The main issue I and many others take with these bills is the shifting of the burden of proof (and thus responsibility) away from the rights holders and onto the web site owners. The changes SOPA advocates mean that web site administrators will be responsible for identifying copyrighted material and then removing it from their website, lest they fall prey to having their domain seized. Whilst this more than likely won’t be the downfall of the sites that made their fame inside the safe harbours of the DMCA it would have a chilling effect on start-ups looking to innovate in an area that would have anything to do with a rights holder group. Indeed it would be the sites that have limited resources that would be hit the hardest as patrolling for copyright infringement isn’t a fully automated process yet and the burden could be enough to drive them under.

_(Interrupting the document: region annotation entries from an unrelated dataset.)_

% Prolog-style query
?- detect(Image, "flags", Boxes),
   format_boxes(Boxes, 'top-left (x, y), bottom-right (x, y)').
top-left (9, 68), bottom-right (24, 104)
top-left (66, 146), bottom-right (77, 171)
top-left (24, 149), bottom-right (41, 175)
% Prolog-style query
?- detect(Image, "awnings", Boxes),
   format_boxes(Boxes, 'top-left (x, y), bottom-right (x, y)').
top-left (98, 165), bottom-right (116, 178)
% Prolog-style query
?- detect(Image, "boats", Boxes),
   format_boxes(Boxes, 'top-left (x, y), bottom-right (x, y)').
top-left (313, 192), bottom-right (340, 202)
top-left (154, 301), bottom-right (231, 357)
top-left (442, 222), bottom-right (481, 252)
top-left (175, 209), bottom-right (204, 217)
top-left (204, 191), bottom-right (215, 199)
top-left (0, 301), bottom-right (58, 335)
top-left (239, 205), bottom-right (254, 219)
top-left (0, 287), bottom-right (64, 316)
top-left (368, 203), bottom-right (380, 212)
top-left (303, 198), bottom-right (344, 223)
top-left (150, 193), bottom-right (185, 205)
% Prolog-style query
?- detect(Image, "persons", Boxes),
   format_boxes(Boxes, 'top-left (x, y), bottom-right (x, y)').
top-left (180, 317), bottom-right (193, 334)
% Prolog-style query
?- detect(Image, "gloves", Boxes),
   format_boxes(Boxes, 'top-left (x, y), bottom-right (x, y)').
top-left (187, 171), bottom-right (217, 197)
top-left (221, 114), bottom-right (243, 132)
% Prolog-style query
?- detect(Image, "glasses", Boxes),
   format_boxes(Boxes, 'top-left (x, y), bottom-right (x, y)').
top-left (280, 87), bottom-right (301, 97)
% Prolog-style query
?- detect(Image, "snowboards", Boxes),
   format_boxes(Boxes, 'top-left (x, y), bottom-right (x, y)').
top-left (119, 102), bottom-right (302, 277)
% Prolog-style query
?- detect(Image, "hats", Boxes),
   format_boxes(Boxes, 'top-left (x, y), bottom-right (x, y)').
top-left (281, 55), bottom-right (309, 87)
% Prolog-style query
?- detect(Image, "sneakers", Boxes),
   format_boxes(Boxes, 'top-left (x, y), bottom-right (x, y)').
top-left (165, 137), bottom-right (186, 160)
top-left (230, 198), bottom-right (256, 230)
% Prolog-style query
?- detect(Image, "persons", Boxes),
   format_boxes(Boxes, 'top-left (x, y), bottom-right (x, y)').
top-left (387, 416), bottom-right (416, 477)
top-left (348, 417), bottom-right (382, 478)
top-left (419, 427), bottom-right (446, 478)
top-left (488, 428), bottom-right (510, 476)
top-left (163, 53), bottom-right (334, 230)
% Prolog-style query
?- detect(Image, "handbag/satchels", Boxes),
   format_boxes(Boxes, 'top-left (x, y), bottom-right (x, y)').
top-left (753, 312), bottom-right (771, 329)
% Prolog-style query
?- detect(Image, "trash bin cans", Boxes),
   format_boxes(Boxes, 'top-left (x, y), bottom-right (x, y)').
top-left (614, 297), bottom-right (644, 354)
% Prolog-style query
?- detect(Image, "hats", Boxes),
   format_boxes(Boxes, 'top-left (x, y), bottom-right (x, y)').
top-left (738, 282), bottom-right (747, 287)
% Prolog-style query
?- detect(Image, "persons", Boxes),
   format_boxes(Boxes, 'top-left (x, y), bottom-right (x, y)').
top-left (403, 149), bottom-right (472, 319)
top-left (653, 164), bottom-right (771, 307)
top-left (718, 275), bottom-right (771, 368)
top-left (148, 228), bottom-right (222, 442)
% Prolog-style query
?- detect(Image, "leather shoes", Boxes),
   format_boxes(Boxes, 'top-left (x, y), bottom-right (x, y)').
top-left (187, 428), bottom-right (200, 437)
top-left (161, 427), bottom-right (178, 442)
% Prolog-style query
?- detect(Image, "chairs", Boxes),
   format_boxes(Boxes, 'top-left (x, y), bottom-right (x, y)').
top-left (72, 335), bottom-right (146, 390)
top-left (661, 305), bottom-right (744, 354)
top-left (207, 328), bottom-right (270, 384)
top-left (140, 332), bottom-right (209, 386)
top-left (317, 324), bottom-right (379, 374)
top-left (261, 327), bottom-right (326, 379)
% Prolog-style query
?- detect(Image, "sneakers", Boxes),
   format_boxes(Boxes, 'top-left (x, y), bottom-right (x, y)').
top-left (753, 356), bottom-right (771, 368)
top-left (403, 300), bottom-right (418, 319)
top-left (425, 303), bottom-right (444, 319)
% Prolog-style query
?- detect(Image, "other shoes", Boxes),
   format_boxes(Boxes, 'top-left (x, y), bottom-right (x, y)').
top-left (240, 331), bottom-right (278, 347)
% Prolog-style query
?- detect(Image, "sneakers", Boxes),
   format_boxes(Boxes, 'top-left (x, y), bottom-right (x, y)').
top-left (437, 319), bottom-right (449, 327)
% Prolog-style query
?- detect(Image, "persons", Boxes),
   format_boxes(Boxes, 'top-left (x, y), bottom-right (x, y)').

It’s also evident that SOPA was put together rather haphazardly when some of the most known copyrights infringement sites, like The Pirate Bay, are actually immune to it. Indeed many sites that rights holders complain about aren’t covered by SOPA (just by the current laws which, from what I can tell, means they’re not going anywhere) and thus the bill will have little impact on their activities.
You might be wondering why I, an Australian who’s only ever been to the USA once, would care about something like SOPA. Disregarding for the moment the principle argument and the fact that I don’t want to see the USA technology sector die (I could justify my point easily with either) the unfortunate reality is that Australia has a rather liberal free trade agreement with the USA. What this means is that not only do we trade with them free of tariffs and duties but we’re also obliged to comply with their laws which affect trade. SOPA is one such bill and should it pass it’s highly likely that we’d be compelled to either implement a similar law ourselves or simply enforce theirs. Don’t think that would happen? A leaked letter from the American ambassador to Spain warned them that not passing a SOPA like bill would see them put on a trade blacklist effectively ending trade between the two countries. This is just another reason as to why everyone, not just Americans, should oppose SOPA in its current form.
The worst part of all of this is the potential for my site, the one I’ve been blogging on for over 3 years, to come under fire. I link to a whole bunch of different places and simply doing so could open me up to domain seizure, even if it wasn’t me putting the link there. I already have limited time to spend on here and the additional task of playing copyright police would surely have an impact on how often I could post and comment. I don’t want to stop writing and I don’t want people to stop commenting but SOPA has the very real potential to make both those activities untenable.
So what can be done about SOPA and its potential chilling effects on our Internet ecosystem? For starters if you’re an American citizen write your representative and tell them to oppose SOPA. If you’re not then the best you can do is help to raise awareness of this issue, as whilst it’s a big issue in the tech circles, even some of the most versed political pundits were unaware of SOPA’s existence until recently. Past that we just have to hope we’ve made enough of an impression on the USA congress critters so that the bill doesn’t pass, at least in its current form. The hard work of many people has made this a very public issue, but only continued pressure will make it so it won’t damage the Internet and the industries it now supports.
EDIT: It appears that the strong opposition has caused the American congress to shelve SOPA indefinitely. Count that as a win for sanity.